Certainement ! Avant, on était vraiment dans le “Vivons heureux, vivons cachés”. Notre croissance se faisait par recommandation client à… 78% ! On vivait donc très bien cachés avec, comme souci constant, les contrôles qualité, la satisfaction client.
Qu’est-ce qui justifie ce changement de pied ?
Deux choses. Déjà, pour FFTP, après deux rachats en 4 ans (pour rappel : par R&M en 2017, puis par Navan en 2021, ndr), il nous semblait important de rappeler qui nous sommes, où on en est, vers où on va. Et l’autre raison, ce sont nos ambitions : multiplier le volume d’affaires de R&M France (chiffres non communiqués, ndr) par deux en trois ans. Avec ces nouvelles ambitions, on va s’adresser au marché pour montrer nos qualités, nos différences.
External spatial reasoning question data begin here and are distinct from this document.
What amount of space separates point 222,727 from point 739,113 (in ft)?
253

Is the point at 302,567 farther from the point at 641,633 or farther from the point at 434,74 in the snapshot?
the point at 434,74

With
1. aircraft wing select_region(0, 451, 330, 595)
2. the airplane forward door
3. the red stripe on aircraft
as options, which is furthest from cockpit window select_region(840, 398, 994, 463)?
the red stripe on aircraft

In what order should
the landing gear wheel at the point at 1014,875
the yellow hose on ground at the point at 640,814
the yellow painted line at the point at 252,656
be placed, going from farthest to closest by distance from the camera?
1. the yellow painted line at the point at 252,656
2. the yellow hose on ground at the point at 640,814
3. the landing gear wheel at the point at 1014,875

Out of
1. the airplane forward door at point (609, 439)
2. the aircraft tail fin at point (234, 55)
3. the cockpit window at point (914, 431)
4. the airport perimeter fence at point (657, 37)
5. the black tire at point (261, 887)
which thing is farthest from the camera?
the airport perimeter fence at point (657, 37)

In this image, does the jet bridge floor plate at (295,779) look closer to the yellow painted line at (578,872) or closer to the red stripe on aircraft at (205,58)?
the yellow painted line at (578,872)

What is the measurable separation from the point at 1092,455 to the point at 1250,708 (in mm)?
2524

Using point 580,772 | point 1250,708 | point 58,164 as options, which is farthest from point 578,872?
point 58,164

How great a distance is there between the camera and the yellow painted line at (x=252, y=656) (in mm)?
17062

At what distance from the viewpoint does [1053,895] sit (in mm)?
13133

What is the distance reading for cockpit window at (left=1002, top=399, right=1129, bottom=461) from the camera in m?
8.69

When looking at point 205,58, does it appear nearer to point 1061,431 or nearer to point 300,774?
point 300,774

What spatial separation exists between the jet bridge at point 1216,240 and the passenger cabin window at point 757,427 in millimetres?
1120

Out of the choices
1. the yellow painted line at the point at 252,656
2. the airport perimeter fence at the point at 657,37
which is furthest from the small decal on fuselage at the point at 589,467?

Ah, mais le voilà, le changement dû à Navan !
Encore une fois : je reporte à R&M UK et c’est de là que mes objectifs émanent…
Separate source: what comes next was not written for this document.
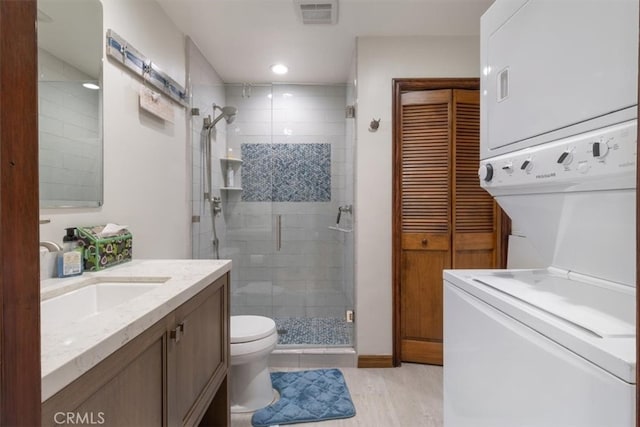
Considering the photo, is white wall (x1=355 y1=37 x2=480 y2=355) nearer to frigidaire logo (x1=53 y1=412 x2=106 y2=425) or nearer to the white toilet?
the white toilet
Et R&M UK reporte à Navan…
(Il sourit) Je ne vais pas inventer des choses qui n'existent pas. Les objectifs de R&M UK sont ambitieux et l’étaient déjà avant Navan.
Quelle stratégie pour atteindre cet objectif ?
Comme vous l’avez déjà souligné : communiquer. Des investissements sont faits en ce sens, d’où, par exemple, le recrutement de Claire Castier comme directrice marketing (présente lors de cet entretien, ndr) en juin dernier. Et, avant tout, en termes opérationnels : étoffer notre proposition d’outils online pour couvrir un maximum de besoins client. Concrètement, aujourd’hui, on travaille avec KDS et Concur. Goelett va bientôt être ajoutée, et encore une quatrième solution en 2024. De plus, on recrée une offre MICE qu’on avait interrompue lors de la crise sanitaire.
Pour quelle cible ?
Tout domaine d’activité, avec un volume de voyages à partir 100.000 € : des grosses PME, des ETI.
De ce point de vue-là, R&M est sur le même segment de marché que son propriétaire Navan….
Oui, mais sans répondre aux mêmes besoins. Notre agnosticisme, notre gestion de la data, du voyage complexe, notre étroit partenariat avec la fonction achat… C’est ce qu’on veut, pour notre part, mettre en avant. Je vous parlais du secteur de la défense, typiquement, c’est notre degré de sécurité et une maîtrise des données très élevés qui font la différence.
Je vous parlais de “qualité” et de “satisfaction client”, c’est capital pour nous. On est ISO 9001, on a des points de contrôles à tous les niveaux en interne. Résultat : notre niveau de satisfaction est de 96%.
Des chiffres soviétiques ! Qui seront maintenus malgré l’éventuel doublement du volume d’affaires en 3 ans ?
C’est bien sûr l'objectif. Avec toujours une même façon de faire que je synthétise : il y a toujours une limite dans les outils “marché”. Nos outils maison sont une suite de solutions qui compensent ces limites… Et la deuxième suite, c’est l’humain, si le rattrapage n’est pas fait automatiquement. Et pour les 80 salariés de R&M France (au sein de R&M qui compte 20 bureaux dans le monde et, avec les agences partenaires, une présence dans 65 pays, ndr), c'est ça le challenge.